Carry on the personal essay about a seminarian's visits to a gay bar from the point where it stops.

GIVEN PASSAGE –
-- Start --
Friday, March 22, 2013

I Did It My Way by Phillip Hoyle


     The hit song from old Blue Eyes made a new impression on me the first time I heard it played at a gay bar. That night at the Bailey Street Where House the song caught my attention due to its stylistic contrast with several disco songs played, pieces by the Village People, Bee Gees, and Donna Sommers. In the context of a gay bar, the song seemed an anthem or hymn of those gathered. I duly noted its inclusion as one among many indications of community for the qualitative research project I was pursuing in a course “Community Contexts of Ministry.” In this way my theological education at Texas Christian University’s Brite Divinity School brought me closer to the gay world and to my eventual inclusion within that community. 

     I had chosen the gay bar setting from a suggestion list, noting at the time that one other person had indicated his intention to do the same, a guy I had recently met at a gathering sponsored by the Christian Church (Disciples of Christ) in the Southwest. Four seminarians went that evening to observe and, of course, to drink a few beers. I got my hazel eyes full of interesting sights, signs of community as I interpreted them in my field observation report, and my ears full of other indicators that something fine and interesting was going on in this bar. I made several return trips that semester and learned things I wanted to know about gay life and, furthermore, came away with the impression that while my friend seemed defended against what the place represented, he also seemed comfortable and interested. I had no plan for his and my interests to converge at a personal level but was acutely aware of the attraction of gay community I observed there and my own comfort within the setting.
-- End --
[Scene-based spatial questions]
-- Start --
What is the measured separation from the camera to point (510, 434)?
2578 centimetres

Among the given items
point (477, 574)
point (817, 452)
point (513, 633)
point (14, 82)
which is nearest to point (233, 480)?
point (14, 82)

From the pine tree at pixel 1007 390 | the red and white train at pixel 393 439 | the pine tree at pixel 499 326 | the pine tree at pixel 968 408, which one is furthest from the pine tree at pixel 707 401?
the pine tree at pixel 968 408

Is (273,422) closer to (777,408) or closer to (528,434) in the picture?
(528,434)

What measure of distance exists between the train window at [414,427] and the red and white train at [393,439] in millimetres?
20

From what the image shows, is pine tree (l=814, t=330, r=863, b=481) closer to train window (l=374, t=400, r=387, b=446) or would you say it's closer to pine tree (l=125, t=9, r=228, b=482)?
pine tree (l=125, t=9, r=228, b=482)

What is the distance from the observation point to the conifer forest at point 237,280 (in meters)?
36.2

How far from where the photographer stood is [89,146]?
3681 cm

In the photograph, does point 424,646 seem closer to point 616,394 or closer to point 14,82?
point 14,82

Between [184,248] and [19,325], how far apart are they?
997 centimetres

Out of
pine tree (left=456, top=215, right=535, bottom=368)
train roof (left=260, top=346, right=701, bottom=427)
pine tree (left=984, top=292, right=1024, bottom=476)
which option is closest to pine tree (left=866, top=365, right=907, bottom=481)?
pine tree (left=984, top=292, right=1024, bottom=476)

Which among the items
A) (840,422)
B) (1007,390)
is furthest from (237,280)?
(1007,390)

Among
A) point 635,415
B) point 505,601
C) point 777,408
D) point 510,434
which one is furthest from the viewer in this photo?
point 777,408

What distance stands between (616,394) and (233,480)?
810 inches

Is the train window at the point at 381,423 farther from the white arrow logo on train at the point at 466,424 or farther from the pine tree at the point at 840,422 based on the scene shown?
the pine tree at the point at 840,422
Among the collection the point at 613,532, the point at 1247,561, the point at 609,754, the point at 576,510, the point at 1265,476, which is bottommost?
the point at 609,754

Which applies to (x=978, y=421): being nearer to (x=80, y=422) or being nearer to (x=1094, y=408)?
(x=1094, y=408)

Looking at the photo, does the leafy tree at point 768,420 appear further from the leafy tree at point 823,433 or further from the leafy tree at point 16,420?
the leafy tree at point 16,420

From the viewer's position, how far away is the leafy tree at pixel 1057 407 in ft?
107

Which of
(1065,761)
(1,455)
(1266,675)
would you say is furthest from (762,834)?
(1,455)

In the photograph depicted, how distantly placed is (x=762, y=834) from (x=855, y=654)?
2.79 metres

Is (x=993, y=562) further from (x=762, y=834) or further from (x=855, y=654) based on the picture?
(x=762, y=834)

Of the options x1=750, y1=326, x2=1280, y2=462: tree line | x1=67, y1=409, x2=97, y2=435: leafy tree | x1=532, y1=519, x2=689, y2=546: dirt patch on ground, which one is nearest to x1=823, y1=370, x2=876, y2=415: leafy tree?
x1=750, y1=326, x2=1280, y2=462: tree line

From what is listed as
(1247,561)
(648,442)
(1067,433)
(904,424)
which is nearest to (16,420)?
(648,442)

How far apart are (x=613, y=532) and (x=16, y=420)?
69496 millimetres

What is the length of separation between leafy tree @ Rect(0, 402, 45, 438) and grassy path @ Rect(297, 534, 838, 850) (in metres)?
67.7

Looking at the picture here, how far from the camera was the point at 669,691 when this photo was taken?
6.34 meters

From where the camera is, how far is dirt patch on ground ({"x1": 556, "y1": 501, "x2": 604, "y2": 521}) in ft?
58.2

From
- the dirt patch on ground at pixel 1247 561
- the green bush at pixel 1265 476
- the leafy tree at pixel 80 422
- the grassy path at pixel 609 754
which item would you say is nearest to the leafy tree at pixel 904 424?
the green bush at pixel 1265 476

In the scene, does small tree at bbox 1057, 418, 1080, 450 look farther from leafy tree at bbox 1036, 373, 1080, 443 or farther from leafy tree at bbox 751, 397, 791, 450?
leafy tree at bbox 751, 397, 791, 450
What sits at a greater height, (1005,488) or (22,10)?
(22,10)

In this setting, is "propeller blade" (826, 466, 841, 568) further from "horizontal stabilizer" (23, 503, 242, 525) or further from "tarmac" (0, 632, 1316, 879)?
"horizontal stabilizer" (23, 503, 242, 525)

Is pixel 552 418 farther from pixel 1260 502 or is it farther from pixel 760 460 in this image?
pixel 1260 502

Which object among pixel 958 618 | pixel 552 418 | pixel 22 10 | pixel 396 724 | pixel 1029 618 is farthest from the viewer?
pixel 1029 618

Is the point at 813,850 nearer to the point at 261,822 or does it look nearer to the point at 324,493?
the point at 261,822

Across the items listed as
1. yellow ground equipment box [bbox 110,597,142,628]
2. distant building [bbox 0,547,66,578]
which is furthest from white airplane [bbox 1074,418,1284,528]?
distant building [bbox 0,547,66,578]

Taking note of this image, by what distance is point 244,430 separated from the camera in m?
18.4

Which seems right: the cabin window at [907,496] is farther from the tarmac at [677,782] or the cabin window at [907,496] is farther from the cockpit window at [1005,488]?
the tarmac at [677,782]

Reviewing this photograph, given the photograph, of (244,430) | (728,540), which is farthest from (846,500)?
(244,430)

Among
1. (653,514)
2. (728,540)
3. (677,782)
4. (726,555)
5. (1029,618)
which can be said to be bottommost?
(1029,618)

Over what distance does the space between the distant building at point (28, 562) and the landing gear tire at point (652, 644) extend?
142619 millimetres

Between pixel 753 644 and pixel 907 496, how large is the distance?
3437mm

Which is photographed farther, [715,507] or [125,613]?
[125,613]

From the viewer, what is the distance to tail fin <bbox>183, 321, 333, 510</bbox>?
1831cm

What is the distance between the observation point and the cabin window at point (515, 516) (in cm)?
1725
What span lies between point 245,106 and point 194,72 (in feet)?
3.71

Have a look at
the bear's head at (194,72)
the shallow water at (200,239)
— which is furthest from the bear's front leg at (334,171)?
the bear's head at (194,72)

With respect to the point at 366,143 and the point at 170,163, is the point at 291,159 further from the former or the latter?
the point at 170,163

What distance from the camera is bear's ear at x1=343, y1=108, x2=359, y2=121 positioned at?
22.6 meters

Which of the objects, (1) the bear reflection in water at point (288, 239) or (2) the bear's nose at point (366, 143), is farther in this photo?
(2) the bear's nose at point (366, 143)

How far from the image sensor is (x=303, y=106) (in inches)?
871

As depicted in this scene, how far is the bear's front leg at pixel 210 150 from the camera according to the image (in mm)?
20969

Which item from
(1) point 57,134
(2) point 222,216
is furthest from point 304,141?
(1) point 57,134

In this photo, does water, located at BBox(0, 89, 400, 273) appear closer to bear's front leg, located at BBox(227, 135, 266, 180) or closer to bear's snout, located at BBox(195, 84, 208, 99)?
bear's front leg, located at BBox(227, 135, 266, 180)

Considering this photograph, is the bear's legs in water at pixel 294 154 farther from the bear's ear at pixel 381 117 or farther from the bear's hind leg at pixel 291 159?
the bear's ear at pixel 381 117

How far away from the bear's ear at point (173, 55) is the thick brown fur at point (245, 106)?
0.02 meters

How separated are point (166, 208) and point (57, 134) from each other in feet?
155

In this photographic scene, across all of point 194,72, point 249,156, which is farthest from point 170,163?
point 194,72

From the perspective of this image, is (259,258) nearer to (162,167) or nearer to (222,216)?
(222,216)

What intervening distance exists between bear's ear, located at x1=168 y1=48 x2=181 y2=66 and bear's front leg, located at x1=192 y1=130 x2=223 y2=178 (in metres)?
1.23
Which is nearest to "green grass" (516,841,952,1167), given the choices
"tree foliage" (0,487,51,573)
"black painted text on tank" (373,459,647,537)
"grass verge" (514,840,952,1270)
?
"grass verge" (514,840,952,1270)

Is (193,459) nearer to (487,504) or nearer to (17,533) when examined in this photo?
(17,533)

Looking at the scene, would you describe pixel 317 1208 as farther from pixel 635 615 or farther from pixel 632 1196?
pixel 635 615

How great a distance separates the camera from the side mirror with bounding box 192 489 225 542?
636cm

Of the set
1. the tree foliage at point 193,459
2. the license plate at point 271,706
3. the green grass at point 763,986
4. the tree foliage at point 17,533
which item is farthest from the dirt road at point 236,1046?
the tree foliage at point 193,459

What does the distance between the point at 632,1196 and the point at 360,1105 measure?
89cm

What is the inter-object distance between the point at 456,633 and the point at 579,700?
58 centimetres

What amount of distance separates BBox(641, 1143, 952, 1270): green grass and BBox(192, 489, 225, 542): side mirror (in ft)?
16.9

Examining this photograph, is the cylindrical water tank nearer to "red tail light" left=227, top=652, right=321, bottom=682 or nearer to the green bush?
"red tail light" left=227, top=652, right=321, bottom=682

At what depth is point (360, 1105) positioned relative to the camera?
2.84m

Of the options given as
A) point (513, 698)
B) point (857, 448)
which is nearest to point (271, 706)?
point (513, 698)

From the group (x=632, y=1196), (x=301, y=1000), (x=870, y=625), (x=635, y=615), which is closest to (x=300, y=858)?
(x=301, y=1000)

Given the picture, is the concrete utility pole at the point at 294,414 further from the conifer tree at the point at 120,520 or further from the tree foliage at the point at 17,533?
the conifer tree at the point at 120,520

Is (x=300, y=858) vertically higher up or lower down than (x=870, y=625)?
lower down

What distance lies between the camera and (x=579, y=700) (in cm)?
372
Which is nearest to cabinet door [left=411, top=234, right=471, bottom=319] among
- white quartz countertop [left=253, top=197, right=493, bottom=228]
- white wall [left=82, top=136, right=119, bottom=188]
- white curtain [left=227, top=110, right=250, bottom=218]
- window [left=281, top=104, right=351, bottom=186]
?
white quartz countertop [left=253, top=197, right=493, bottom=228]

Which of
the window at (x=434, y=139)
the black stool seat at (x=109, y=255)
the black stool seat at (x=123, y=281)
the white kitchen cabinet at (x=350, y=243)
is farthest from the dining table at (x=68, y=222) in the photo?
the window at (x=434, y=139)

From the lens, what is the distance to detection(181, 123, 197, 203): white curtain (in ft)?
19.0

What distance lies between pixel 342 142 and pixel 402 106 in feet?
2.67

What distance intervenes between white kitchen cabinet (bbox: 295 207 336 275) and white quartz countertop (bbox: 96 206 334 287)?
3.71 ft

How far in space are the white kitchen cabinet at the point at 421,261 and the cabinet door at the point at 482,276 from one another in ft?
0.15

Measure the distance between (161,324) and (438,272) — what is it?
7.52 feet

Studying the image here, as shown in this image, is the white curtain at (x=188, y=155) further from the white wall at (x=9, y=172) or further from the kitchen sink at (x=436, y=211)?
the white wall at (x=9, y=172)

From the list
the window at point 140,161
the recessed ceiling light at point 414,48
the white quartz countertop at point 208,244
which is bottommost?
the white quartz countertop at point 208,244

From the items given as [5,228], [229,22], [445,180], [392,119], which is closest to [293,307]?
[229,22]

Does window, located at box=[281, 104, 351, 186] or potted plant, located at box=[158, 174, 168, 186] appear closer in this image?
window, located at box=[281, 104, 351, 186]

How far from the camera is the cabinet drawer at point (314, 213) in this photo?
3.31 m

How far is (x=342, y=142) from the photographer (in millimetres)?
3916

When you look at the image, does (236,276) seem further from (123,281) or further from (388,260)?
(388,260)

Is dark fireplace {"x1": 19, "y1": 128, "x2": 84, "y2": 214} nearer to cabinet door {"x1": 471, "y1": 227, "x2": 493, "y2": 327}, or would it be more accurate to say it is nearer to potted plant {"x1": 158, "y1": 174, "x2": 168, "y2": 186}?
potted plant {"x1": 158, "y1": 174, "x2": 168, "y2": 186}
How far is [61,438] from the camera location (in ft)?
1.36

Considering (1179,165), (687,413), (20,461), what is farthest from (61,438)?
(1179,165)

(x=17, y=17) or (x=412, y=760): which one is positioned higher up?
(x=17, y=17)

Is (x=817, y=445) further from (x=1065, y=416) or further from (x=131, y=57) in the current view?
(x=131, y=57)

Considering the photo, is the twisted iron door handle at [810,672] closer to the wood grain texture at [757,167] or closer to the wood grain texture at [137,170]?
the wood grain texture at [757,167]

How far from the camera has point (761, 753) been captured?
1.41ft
-- End --
EXPECTED OUTPUT –
     That semester I also observed a community organizing project and reported it with the same fascination and detail as I did in my description of the gay bar. I didn’t feel like I had to cover myself. I already knew my interest in men, my feelings of sexual attraction to some men. I was fine with the feelings. My life was headed in a family and career direction that I was not going to forsake. But like a cat, I tend to be interested in what is going on around me. I’m curious and entertained by happenings in my peripheral vision, especially if they seem novel. Seeing lots of guys dancing together in a bar certainly was novel and having the luxury of a plausible excuse for watching the show let me feel its deep fascination. The date: fall 1978, before the AIDS crisis, a time of nearly unbridled passion that was easy to see revealed in that bar. I saw and liked it, but I saw more.

     I was watching the world in which my good gay friend Ted lived. He too, had a career in music and church but lived single. I knew he was sexually promiscuous. His attempts to marry had ended in disasters to both the intended relationships and his mental health. I filtered my observations through what I knew of his experience. I also had my own gay feelings in a couple of developing friendships, feelings I knew I wouldn't pursue. Still I wanted to know these things for myself: the actuality of man-to-man love and sex; the possibility of men loving and living together; the acceptance of such persons in society; and the embracing of same-sex love within a religious community.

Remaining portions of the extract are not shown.